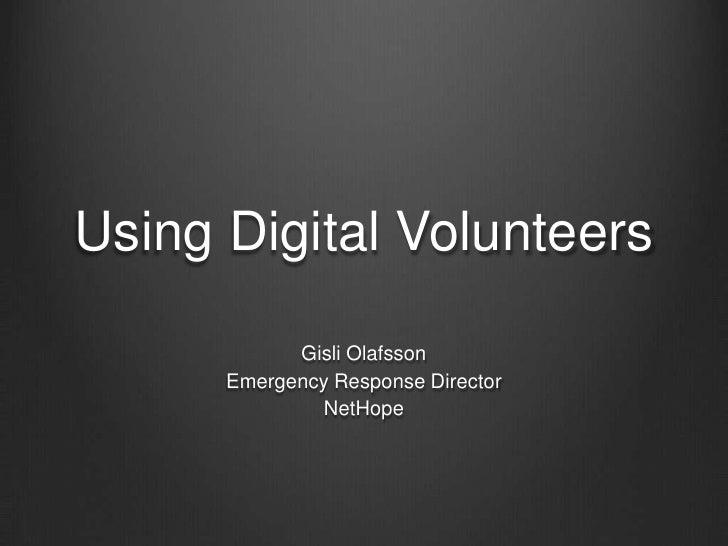 Using Digital Volunteers<br />Gisli Olafsson<br />Emergency Response Director<br />NetHope<br />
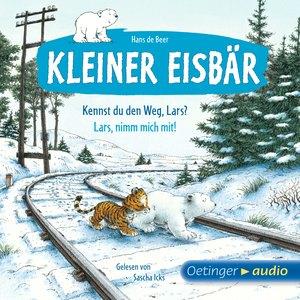 Kleiner Eisbär. Kennst du den Weg, Lars? / Lars, nimm mich mit!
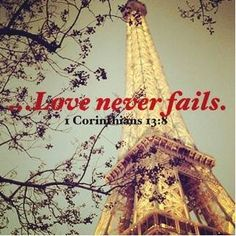 Love never fails. But where there are prophecies, they will be done away with. Where there are various languages, they will cease. Where there is knowledge, it will be done away with.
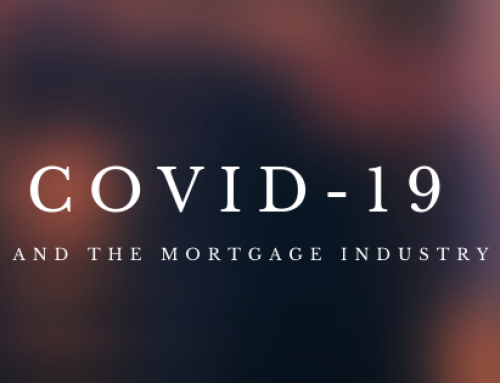 COVID-19 AND THE MORTGAGE INDUSTRY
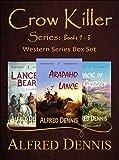 Crow Killer Series Books 1-3: Western Series Box Set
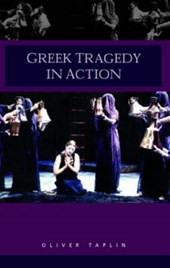 Greek Tragedy in Action | Oliver Taplin |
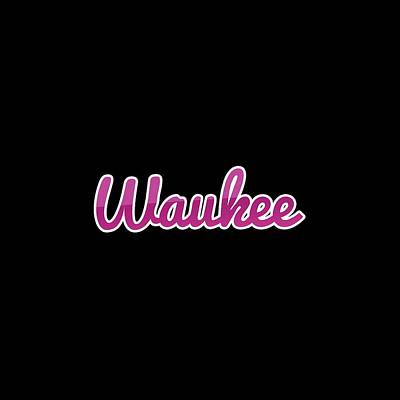 Digital Art - Waukee #waukee by TintoDesigns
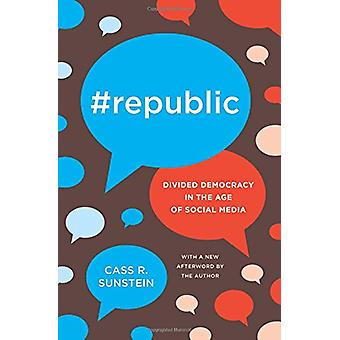 #Republic - Divided Democracy in the Age of Social Media by Cass R. Su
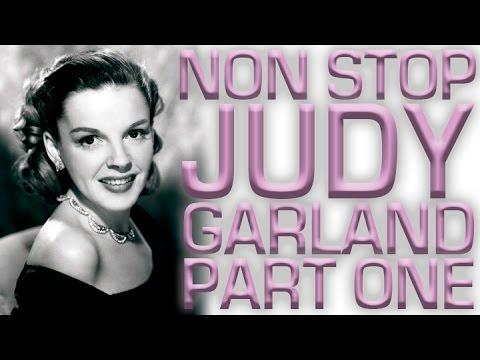 Non Stop Judy Garland | Part 1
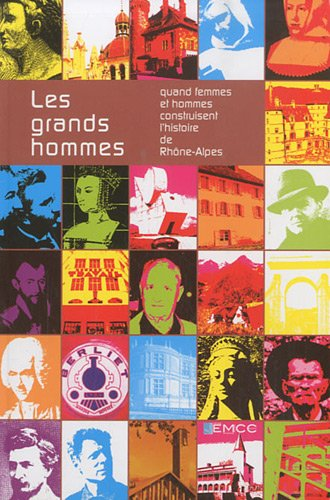 Les grands hommes : Quand femmes et hommes construisent l'histoire de Rhône-Alpes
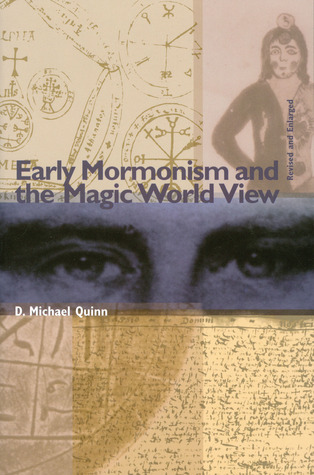 Early Mormonism and the Magic World View by D. Michael Quinn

+++

» Exercise prompt:
Starting at the line with "Kleiner Eisbär. Kennst", output each line through the final one of the listing above, and nothing else. Pictures are to be left out.

» Exercise response:
 Kleiner Eisbär. Kennst du den Weg, Lars? / Lars, nimm mich mit!
 Love never fails. But where there are prophecies, they will be done away with. Where there are various languages, they will cease. Where there is knowledge, it will be done away with.
 COVID-19 AND THE MORTGAGE INDUSTRY
 Crow Killer Series Books 1-3: Western Series Box Set
 Greek Tragedy in Action | Oliver Taplin |
 Digital Art - Waukee #waukee by TintoDesigns
 #Republic - Divided Democracy in the Age of Social Media by Cass R. Su
 Non Stop Judy Garland | Part 1
 Les grands hommes : Quand femmes et hommes construisent l'histoire de Rhône-Alpes
 Early Mormonism and the Magic World View by D. Michael Quinn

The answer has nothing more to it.